◆ EXERCISE DIRECTIONS
Reproduce exactly the lines below, from the first through the one containing "Label granularity: sequence-level.", and nothing more.

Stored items
---*---

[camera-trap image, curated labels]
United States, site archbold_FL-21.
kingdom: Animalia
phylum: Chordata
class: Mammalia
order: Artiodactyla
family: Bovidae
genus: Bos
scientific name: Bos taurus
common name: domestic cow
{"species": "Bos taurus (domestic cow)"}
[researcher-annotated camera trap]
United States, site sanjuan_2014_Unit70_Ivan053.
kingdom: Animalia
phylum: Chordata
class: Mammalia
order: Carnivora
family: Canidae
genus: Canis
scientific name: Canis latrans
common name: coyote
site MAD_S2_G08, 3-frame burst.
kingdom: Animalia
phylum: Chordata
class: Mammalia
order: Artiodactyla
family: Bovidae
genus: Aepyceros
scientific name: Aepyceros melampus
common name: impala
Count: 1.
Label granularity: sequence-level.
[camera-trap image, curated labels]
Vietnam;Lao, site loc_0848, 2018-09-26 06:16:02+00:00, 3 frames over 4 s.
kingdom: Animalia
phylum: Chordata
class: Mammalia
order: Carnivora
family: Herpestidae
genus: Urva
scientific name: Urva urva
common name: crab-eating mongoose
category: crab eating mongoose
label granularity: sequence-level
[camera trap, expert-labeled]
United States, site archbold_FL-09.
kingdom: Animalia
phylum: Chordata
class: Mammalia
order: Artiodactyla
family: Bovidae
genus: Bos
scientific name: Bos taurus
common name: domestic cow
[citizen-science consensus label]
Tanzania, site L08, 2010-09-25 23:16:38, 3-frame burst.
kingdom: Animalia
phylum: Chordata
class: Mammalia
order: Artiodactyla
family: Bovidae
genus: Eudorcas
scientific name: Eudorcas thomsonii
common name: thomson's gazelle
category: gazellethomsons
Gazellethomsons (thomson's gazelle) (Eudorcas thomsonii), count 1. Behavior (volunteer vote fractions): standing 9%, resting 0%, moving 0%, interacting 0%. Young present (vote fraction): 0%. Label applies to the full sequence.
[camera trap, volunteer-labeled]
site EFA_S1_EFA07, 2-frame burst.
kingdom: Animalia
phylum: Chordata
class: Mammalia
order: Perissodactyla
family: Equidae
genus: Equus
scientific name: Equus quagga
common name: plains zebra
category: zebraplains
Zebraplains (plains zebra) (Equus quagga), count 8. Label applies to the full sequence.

---*---

◆ SOLUTION BELOW
[camera-trap image, curated labels]
United States, site archbold_FL-21.
kingdom: Animalia
phylum: Chordata
class: Mammalia
order: Artiodactyla
family: Bovidae
genus: Bos
scientific name: Bos taurus
common name: domestic cow
{"species": "Bos taurus (domestic cow)"}
[researcher-annotated camera trap]
United States, site sanjuan_2014_Unit70_Ivan053.
kingdom: Animalia
phylum: Chordata
class: Mammalia
order: Carnivora
family: Canidae
genus: Canis
scientific name: Canis latrans
common name: coyote
site MAD_S2_G08, 3-frame burst.
kingdom: Animalia
phylum: Chordata
class: Mammalia
order: Artiodactyla
family: Bovidae
genus: Aepyceros
scientific name: Aepyceros melampus
common name: impala
Count: 1.
Label granularity: sequence-level.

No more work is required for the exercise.